You have the following equations to consider:
• Area. This would, in effect, be the profile of a sphere if you viewed it from one angle. Area = pi times radius squared.
• Volume. V= four-thirds times pi times radius cubed
• Ratio of surface area and volume of a sphere. SA/V = 3 divided by the radius.
So... for the profile, we'll take a picture of both spheres from 12 different views - the same exact views for both. 12 is a fairly arbitrary choice, it could be any number, but 12 is a good number. Like a 12-sided die. The result will be basically be 12 different depictions of the area of the sphere as taken from those angles. For the sphere, this results in the same area from every view, but the results would be the same for any shape.
So, for the two spheres we get the following set of numbers.
Radius of the sphere =5
Area of the circle (profile) = 78.5375
Surface area of the sphere= 314.15
Volume of the sphere= 523.5833
Surface area to Volume ratio = 0.6
12x profile surface area = 942.45
12x profile to standard surface area differential =3
12x profile surface area to Volume ratio = 1.8
12x profile and surface area to volume differential= 3
Radius of the sphere =6
Area of the circle (profile) = 113.094
Surface area of the sphere= 452.376
Volume of the sphere= 904.752
Surface area to Volume ratio = 0.5
12x profile surface area = 1357.128
12x profile to standard surface area differential =3
12x profile surface area to Volume ratio = 1.5
12x profile and surface area to volume differential= 3
Uh oh, looks like the hard math is against you here. It doesn't matter if you try to quantify 12 different profiles of the sphere, go just by surface area, or go by volume, the results are the exact same mathematical ratios.
The ratio of surface area to volume, as well as all these other basic geometry equations, were established in math thousands of years ago. I assume we can just accept those as pure truth.
As I've shown here, using a predefined set of profiles will produce a quantity that will have a fixed ratio to the actual surface area of the set of objects (in this case that differential was that the profile views produced a number that was exactly 3x the actual surface area). And, of course, the profile area to volume ratio was also exactly 3 times the normal value. There will be a certain amount of deviation between the profiles and the actual surface area, but that deviation will only result in the elimination of surfaces that do not contribute to volume. Thus, profile is probably more accurate to volume than pure surface area is to volume.

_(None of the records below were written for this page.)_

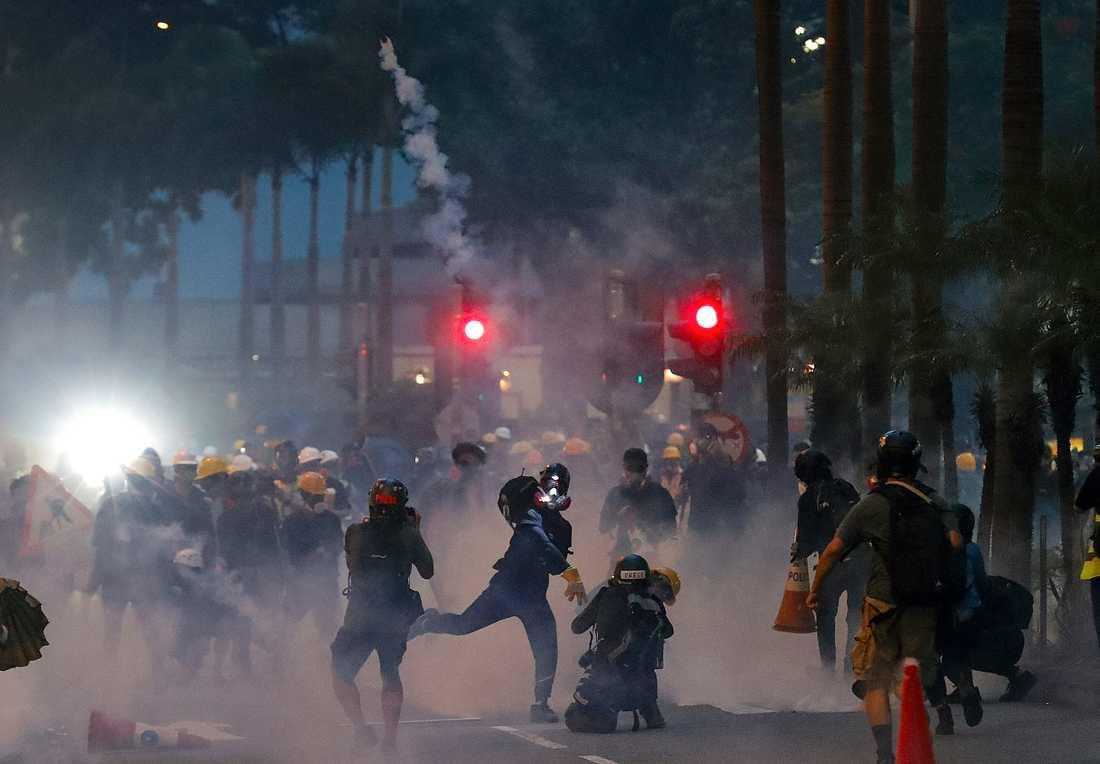 En demonstrant kastar tårgas avfyrad av polis under demonstrationerna på söndagen, då vilda protester återigen tog över gatorna i Hongkong.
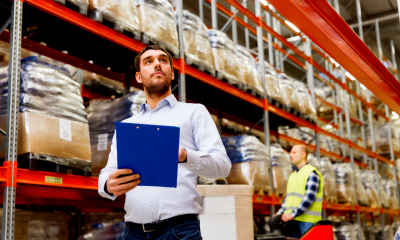 Man checking stock in large logistics warehouse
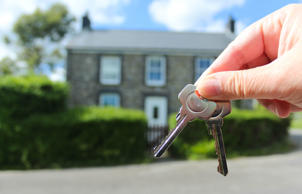 Close up of keys to a house in the background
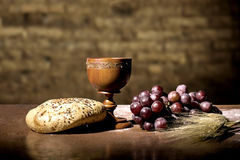 Bread and wine. Grapes, wheat, bread and wine in a wood table royalty free stock image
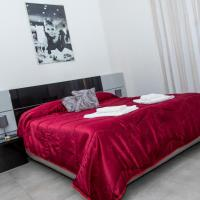 Etna Catania Center </h2 </a <div class=sr-card__item sr-card__item--badges <div class= sr-card__badge sr-card__badge--class u-margin:0  data-ga-track=click data-ga-category=SR Card Click data-ga-action=Hotel rating data-ga-label=book_window: 10 day(s)  <span class=bh-quality-bars bh-quality-bars--small   <svg class=bk-icon -iconset-square_rating fill=#FEBB02 height=12 width=12<use xlink:href=#icon-iconset-square_rating</use</svg<svg class=bk-icon -iconset-square_rating fill=#FEBB02 height=12 width=12<use xlink:href=#icon-iconset-square_rating</use</svg<svg class=bk-icon -iconset-square_rating fill=#FEBB02 height=12 width=12<use xlink:href=#icon-iconset-square_rating</use</svg </span </div   <div class=m-badge m-badge__preferred m-badge__preferred--moved m-badge__preferred--small <span data-et-view=TPOaXGZCHQGPGJIMADXRT:1</span <svg aria-hidden=true class=bk-icon -iconset-thumbs_up_square  pp-icon-valign--inherit fill=#FEBB02 height=20 rel=300 width=20<use xlink:href=#icon-iconset-thumbs_up_square</use</svg </div <div class=sr-card__item__review-score style=padding: 8px 0  <div class=bui-review-score c-score bui-review-score--inline bui-review-score--smaller <div class=bui-review-score__badge aria-label=Punteggio di 8,2 8,2 </div <div class=bui-review-score__content <div class=bui-review-score__title Ottimo </div <div class=bui-review-score__text 150 recensioni </div </div </div   </div </div <div data-component=deals-container data-deals=[] data-deals-other=[] data-layout=horizontal data-max-elements=3 data-no-tooltips=1 data-use-drawer= data-prevent-propagation=0 class=c-deals-container   <div class=c-deals-container__inner-box    </div </div <div class=sr-card__item   data-ga-track=click data-ga-category=SR Card Click data-ga-action=Hotel location data-ga-label=book_window: 10 day(s)  <svg aria-hidden=true class=bk-icon -streamline-geo_pin sr_svg__card_icon focusable=false height=12 role=presentation width=12<use xlink:href=#icon-streamline-geo_pin</use</svg <div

So if we scaled all mechs using a process like I've done here, basically taking a limited number of profiles and quantifying the basic area of the shapes it produces to coalate a sort of surface area measurement, it would produce a scale that would have the same relative results as if you just did it by surface area or by volume.
Except, here's the thing... you've just demonstrated that you're wasting your time doing profiles, since it's just going to spit out surface area anyway. You can just get get that right from your modeling software and it'd take a mere few seconds. You've also just demonstrated that profiles work better than surface area because it eliminates junk surfaces from your consideration. Of course, measuring by volume already does that. And, like surface area, we can just open our model file and get the volume of that model in seconds.
Sooooo, ergo and ipso facto...
VOLUME, is by far the smartest, easiest, most effing fool-proof and objective way to do this. So sayeth the maths. But even if it wasn't, any objective standard will yield the same relative result. It's just going to get you there a LOT slower.
And please, explain to me again how there's no correlation between surface area and profile. You were spouting off something about "nonsense" and "doesn't exist." Cuz, I dunno... that math up there? Pretty definitively says there is.
Edited by ScarecrowES, 06 May 2016 - 06:49 PM.